* What to work on *
According to the article on Canadian ship and Seaway winter work, how much did the St. Lawrence Seaway Management Corporation allocate for infrastructure maintenance over the winter of 2017-2018?

--- Reading text Enclosed Below ---

Canadian Ship And Seaway Winter Work: $114 Million Economic Boost

The economic impact of these investments is far-reaching with winter lay-up and vessel repairs taking place in areas such       Port Colborne and Hamilton

News from the Chamber of Marine Commerce, an association that representing  more than 130 marine industry stakeholders and other  marine service providers in Canada and the United States

Posted March 13th, 2018 on Niagara At Large

Welland Canal in Niagara, Ontario in operation.

Canadian  ship owners and The St. Lawrence Seaway Management Corporation have spent an estimated $114 million on repair and infrastructure projects this winter, boosting the economic fortunes of communities throughout the Great Lakes, the St. Lawrence and east coast.

The St. Lawrence Seaway Management Corporation (SLSMC) allocated $35 million for infrastructure maintenance over the winter of 2017-2018. The work includes major upgrades to electrical systems and lock-related machinery and gates, in advance of the Seaway navigation season opening on March 29.

“Our steadfast commitment to maintenance and asset renewal enables the St. Lawrence Seaway to uphold its excellent record of system reliability, consistently registering above 99% year-after-year” says Terence Bowles, the SLSMC’s President and CEO. “Coupled with our modernization program, the Seaway is steadily advancing its competitiveness as a key gateway for international trade, linking the heartland of North America to markets across the globe”.

Canadian shipowners have invested an estimated $79 million to tune-up and upgrade their vessels during the winter months — an annual exercise that keeps their vessels in tip-top shape and on the cutting edge of marine transportation.

Vessel projects include engine and generator overhauls, steel and mechanical work, cargo belt repairs, navigation equipment and system hardware and software upgrades, safety and environmental equipment upgrades/certifications and various annual inspections.  Several vessels also had five-year dry dock inspections, which are required by Transport Canada and survey all aspects of the ship below the waterline. The work also includes the “Canadianization” of the Algoma Buffalo and Adam L., two vessels purchased in the U.S. by Algoma Central Corporation that are being re-flagged Canadian.

--- End of Enclosed Reading text ---
--- Recorded information Enclosed Below ---

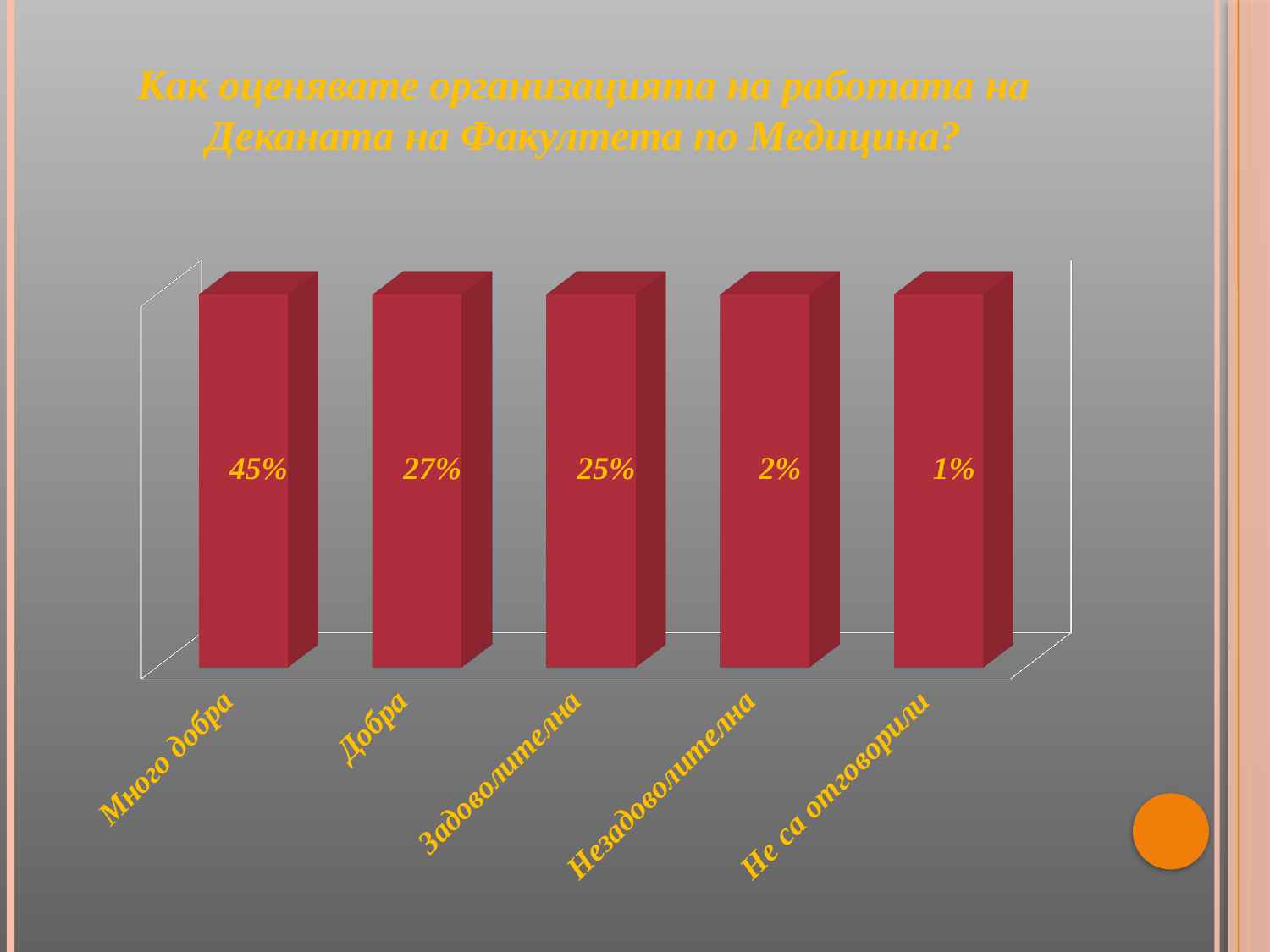
How many categories are shown in the chart? 5 What is the value for Не са отговорили? 1% What kind of chart is shown on the slide? bar chart Which is larger, the value for Добра or the value for Задоволителна? Добра What is the value for Задоволителна? 25% Which category has the highest value? Много добра What is the value for Добра? 27% Which category has the lowest value? Не са отговорили What is the difference between the values for Много добра and Добра? 18% What is the value for Много добра? 45% Do the labelled values rise or fall from left to right along the x axis? fall What is the value for Незадоволителна? 2%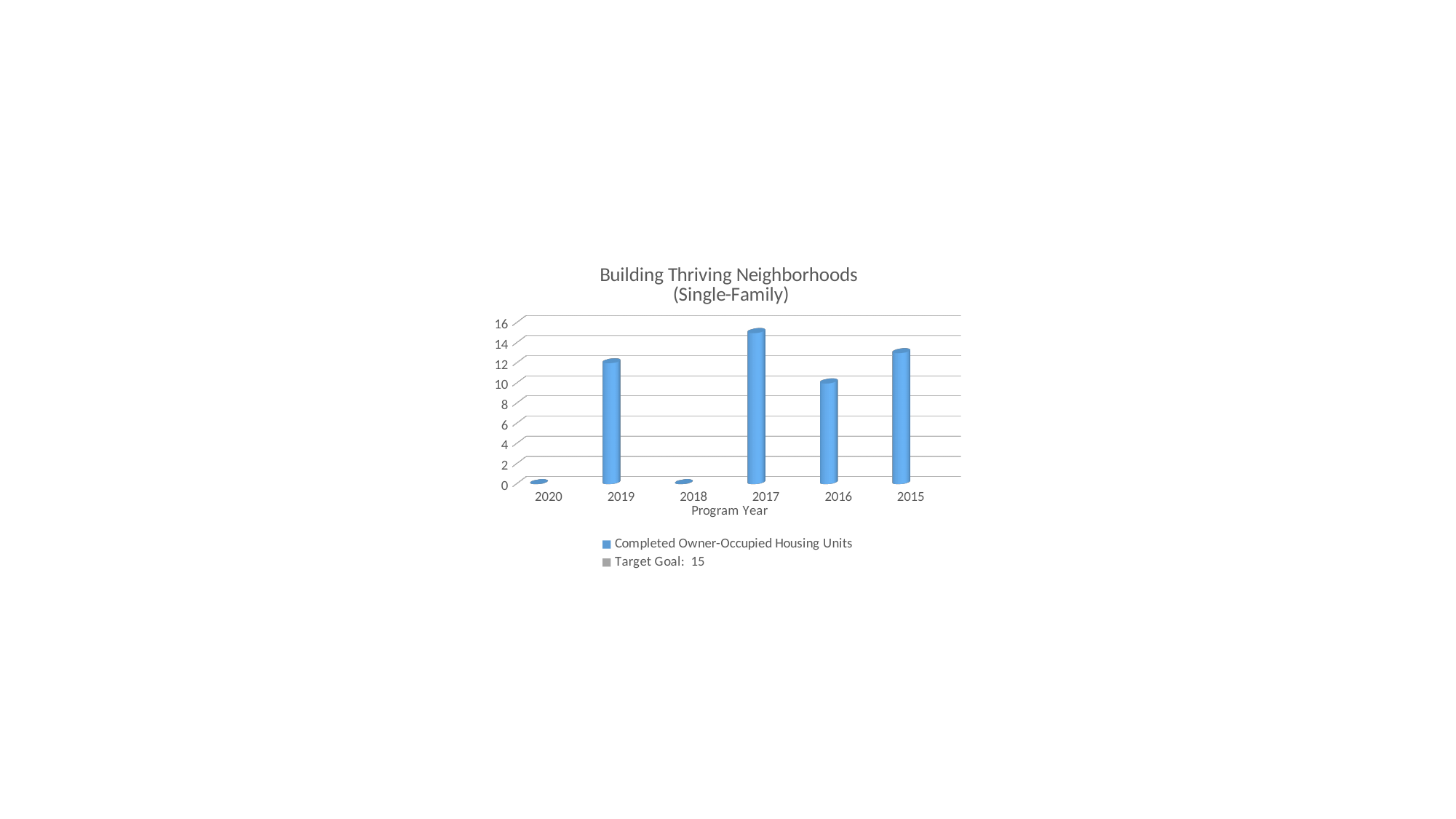
What is the title of the chart? Building Thriving Neighborhoods (Single-Family) What is the value for completed owner-occupied housing units in 2020? 0 What is the value for completed owner-occupied housing units in 2016? 10 How many series does the legend list? 2 What is the value for completed owner-occupied housing units in 2019? 12 Which is larger, the value for 2019 or the value for 2016? 2019 What is the difference between the values for 2019 and 2016? 2 How many program years are shown on the x axis? 6 Is the value for 2015 greater or less than 12? greater Which program year has the highest number of completed owner-occupied housing units? 2017 What type of chart is shown on the slide? Bar chart Is the value for 2017 greater or less than 14? greater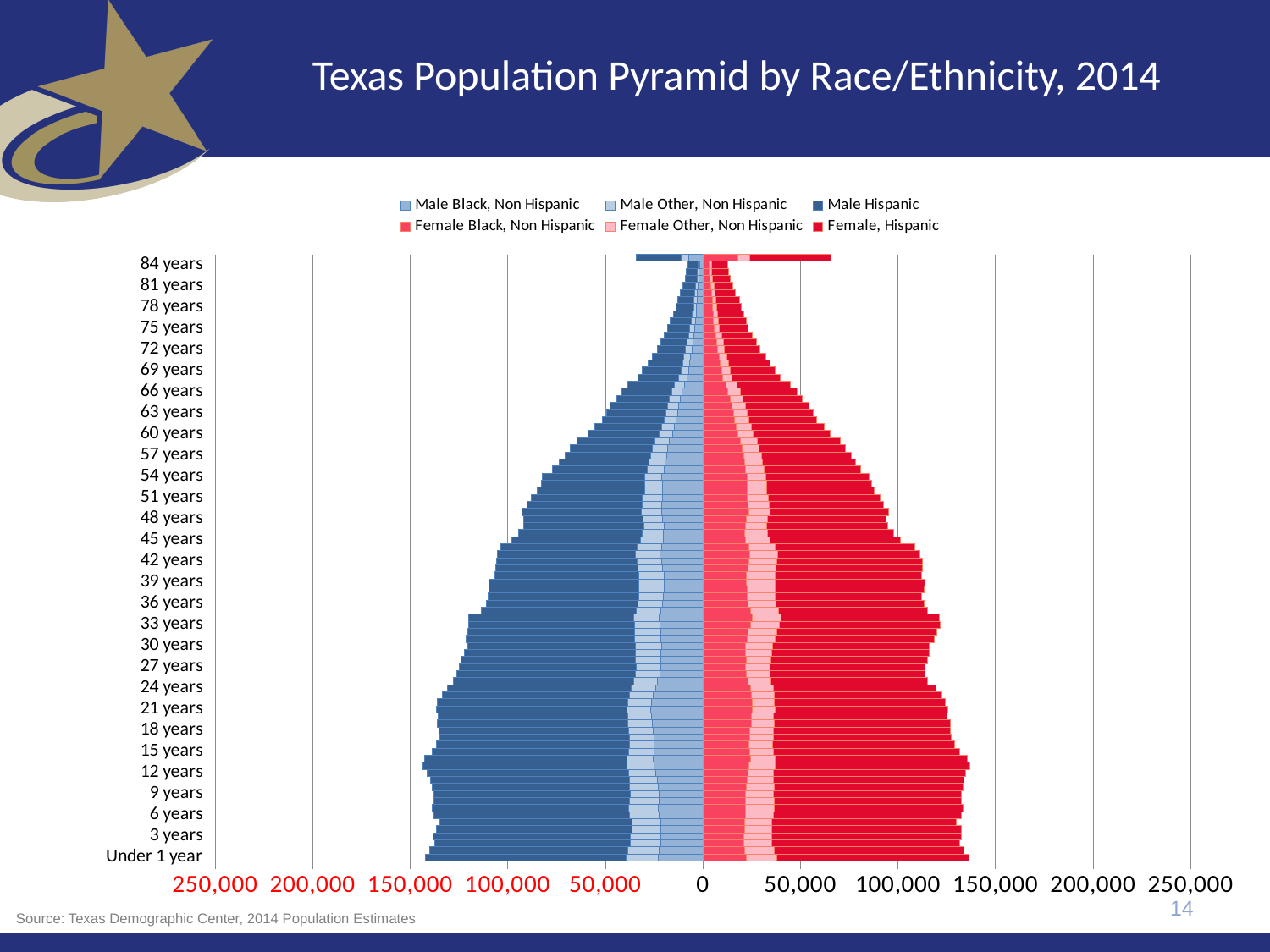
Which is larger, the total male bar for 12 years or the total male bar for 84 years? 12 years How many series does the legend list? 6 What is the title of the chart? Texas Population Pyramid by Race/Ethnicity, 2014 Do the bars generally get shorter or longer as age increases from Under 1 year to 84 years? Shorter Is the total male bar for 84 years greater or less than 50,000? less Is the total male bar for 12 years greater or less than 100,000? greater Which legend entry is shown in dark blue? Male Hispanic What kind of chart is shown on the slide? Bar chart (population pyramid) Is the total female bar for 60 years greater or less than 150,000? less At 84 years, which total bar is longer, the male side or the female side? Female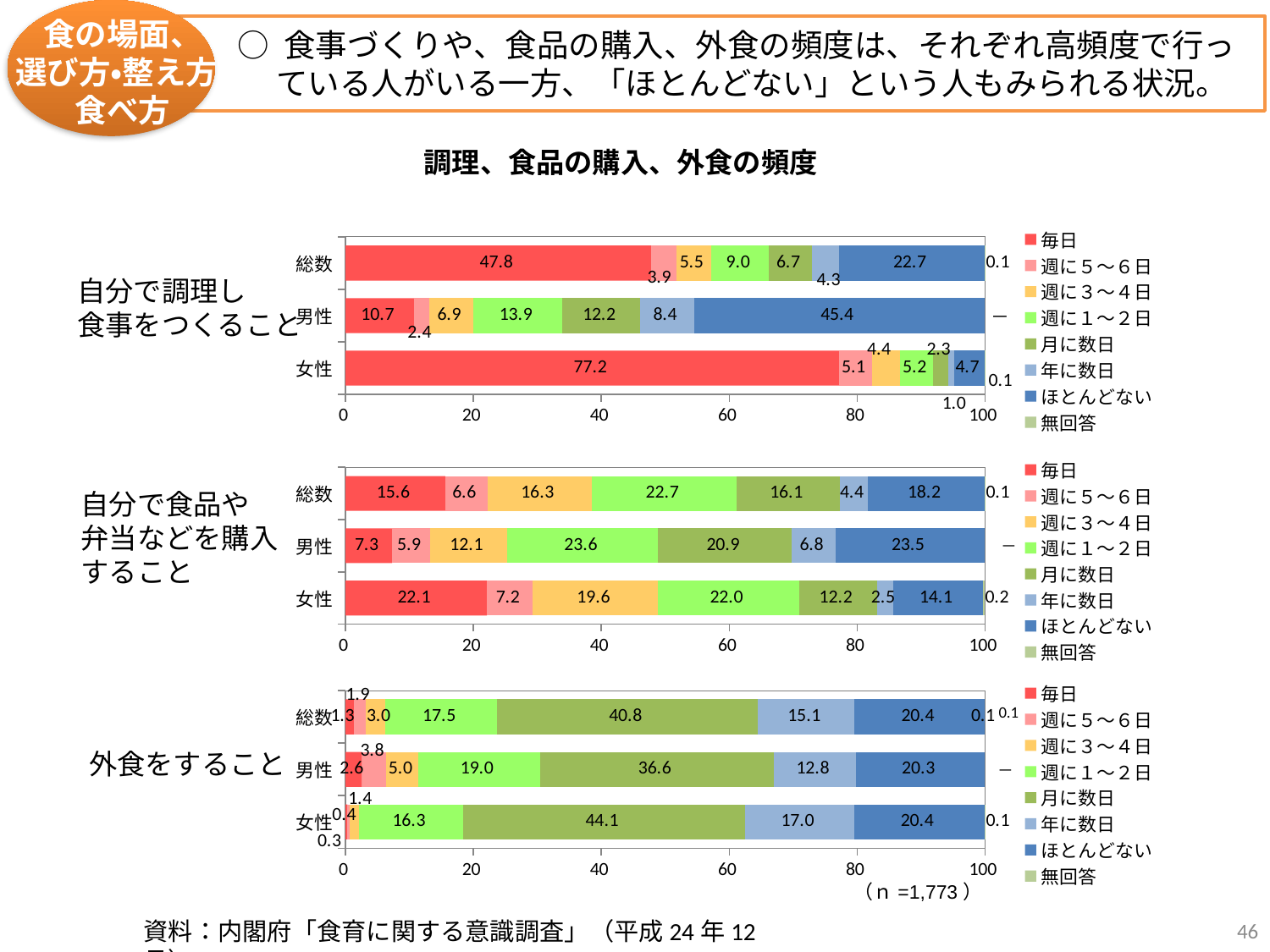
In the middle chart (自分で食品や弁当などを購入すること), which category has the lowest 毎日 value? 男性 In the bottom chart (外食をすること), is the 月に数日 value for 総数 greater or less than 40? greater In the top chart (自分で調理し食事をつくること), which category has the highest 毎日 value? 女性 In the top chart (自分で調理し食事をつくること), what is the difference between the 毎日 values for 女性 and 男性? 66.5 In the bottom chart (外食をすること), what is the value for 月に数日 for 女性? 44.1 In the middle chart (自分で食品や弁当などを購入すること), what is the value for 週に1〜2日 for 総数? 22.7 What is the title shown above the three charts? 調理、食品の購入、外食の頻度 What type of chart is used for 外食をすること? Stacked bar chart In the top chart (自分で調理し食事をつくること), what is the value for 毎日 for 女性? 77.2 How many series does the legend of the top chart list? 8 In the middle chart (自分で食品や弁当などを購入すること), which is larger: ほとんどない for 男性 or for 女性? 男性 In the top chart (自分で調理し食事をつくること), what is the value for ほとんどない for 男性? 45.4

--- End of Enclosed Recorded information ---

* Response to the exercise *
$35 million.